On The Underrated Sublimity Of Throwing Your Miserable Guts Up

I come to sing the praises of a good, hard puke.

Such a stomach-turn is a borderline spiritual event, a deep cleanse. It's a medical marvel — hardly a cure-all, but certainly a cure-some. Get past the squeak it leaves on your molars, the collateral runny nose, the embarrassment of becoming an involuntary spectacle, the contagious smell. It's the most gratifying moment sickness offers, when the pendulum swings back toward equilibrium with soggy, zero-g violence. It's an Old Testament response (become the flood!) to an impurity. Emptiness is cleanliness is next to whatever expels the devil that became you.

It is here for good. Stand way the hell back and embrace it. Not for nothing does the rally follow the boot.

I was moved (in a relentless rocking motion) to deploy a GHP this week a few feet over the rich azure of the Pacific Ocean. This was on a snorkeling trip during high winds. I'd neglected to shave, leaving just enough room under the seal on my mask that the waves forced water in, and up my nose, and down my throat, and when I'd remove it to snot-blast out the salt, the snorkel would get wet — long story short, I don't know how many shots of ocean water I drank on yo-yo waves before clambering back onto the boat for a breather. I sauntered up to the bow, summoned a bit of focus and chummed up a burst of half-digested sandwich over the railing. I heard my soul rattle, and maybe an angel giggle. All sloshing stopped. Time went from being a flat circle to a confetti rain over a coral reef. It felt great because for a second I felt nothing at all.

A proper GHP will do that. You touch the void, and then you swish and spit. "You feel better?" one of the boat hands asked. Yes, I said, I did. She replied, "No one ever threw up and then said they felt worse."

That is, of course, over-optimistic bull. Plenty of throw-ups are right wretched. Not everyone has the world's largest geographical feature to use as his personal air-sick bag. Enclosed-spaces barfs are a pox. All too often we find ourselves yakking, or even GHPing, into a seat used most recently by an active human butt. Sometimes an overactive vurp masquerading as a GHP does little more than return a dinner we would have preferred to keep. And for every GHP that aborted a hangover, a staccato, Morse code series of pregnant hiccups signaled the onset of a flu or of food poisoning, followed by a solid 24 hours of sustained agony.

Then there are the empty-chamber aftershocks, the so-called dry heaves, that feel like doing standing crunches and generate nothing more than sludgy stomach paste. Sometimes, no matter how tightly you roll the tube, there is simply nothing left to squeeze out.

The heedlessly pro-throwup view also ignores the spiritual reckoning that a GHP forces upon us. Why, one asks while discreetly painting the yard, did it seem a good idea to run uphill sprint races after slow-nursing a half-bottle of Champagne on New Year's Eve? (Hint: Stupidity.) Under what warped circumstance, one asks while hunched over a Bourbon Street bar trash can, does a gentleman decide to chase an evening of celebratory red wine with shots of celebratory tequila? (They're only free until you pay for them.) The lucidity imparted by a GHP gives us pause. We have an eternal instant to evaluate drinks imbibed, chicken undercooked, mayonnaise unrefrigerated, turns taken too quickly, rollers coasted, dares doubly dogged. Through a GHP we learn our limits. In our clarity, shame may lurk. Usually, the GHP informs us, we done fucked up.
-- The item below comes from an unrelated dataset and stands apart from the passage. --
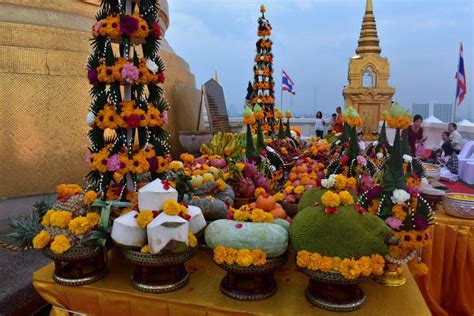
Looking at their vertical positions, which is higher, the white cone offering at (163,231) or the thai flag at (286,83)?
the thai flag at (286,83)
When Lionel Messi performs a good, hard puke during a match, he's allowed to say afterwards, "It happens to me all the time: during the matches, while training, when I'm at home. I don't know why it happens, but it happens." He gets to say that because he is at the outer limits of athleticism, of human being-ness. For most of us, it is a lesson disguised as a punishment. A GHP always teaches us something, and should properly open our minds, even as we realize we're impersonating a burst piñata.
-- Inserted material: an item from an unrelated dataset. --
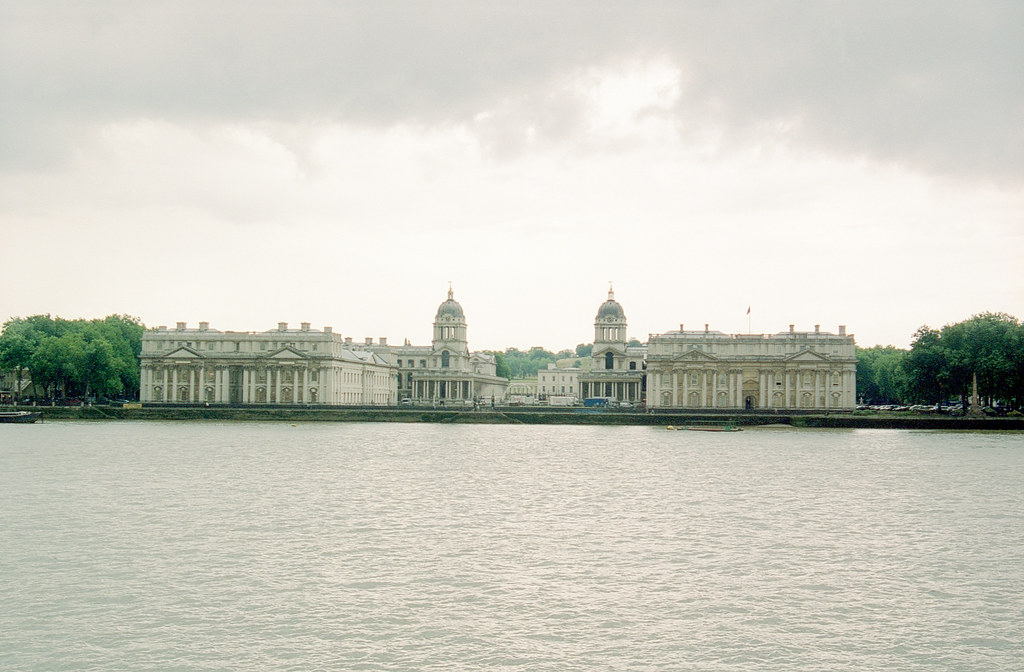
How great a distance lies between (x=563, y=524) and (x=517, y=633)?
1481 centimetres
My lesson this week was to shave before casting myself over 40 feet of water, expecting a mask to seal. Or not to tempt high waves at all. In either case, I learned anew to welcome and accept the GHP when it arrives. After I reverse-lunched, I felt a new equilibrium. I drank clean, cold water. I stood on the bow and stared into the distance. I breathed. And at some point, the salty soup and the rocking of the boat coalesced into a full-blown bout of seasickness, a pummeling of nausea that lasted four godforsaken hours. It was awful, except for the instant when all that cold water returned as an effortless levitation. In that moment of good, hard puke emptiness, the void brought on fleeting stillness. And then — hey, wouldn't you know. Beneath the opaque sheen there rose a Crayola riot of tropical fish, greedy beauties, compelled in an unexpected suddenness to ascend to the surface.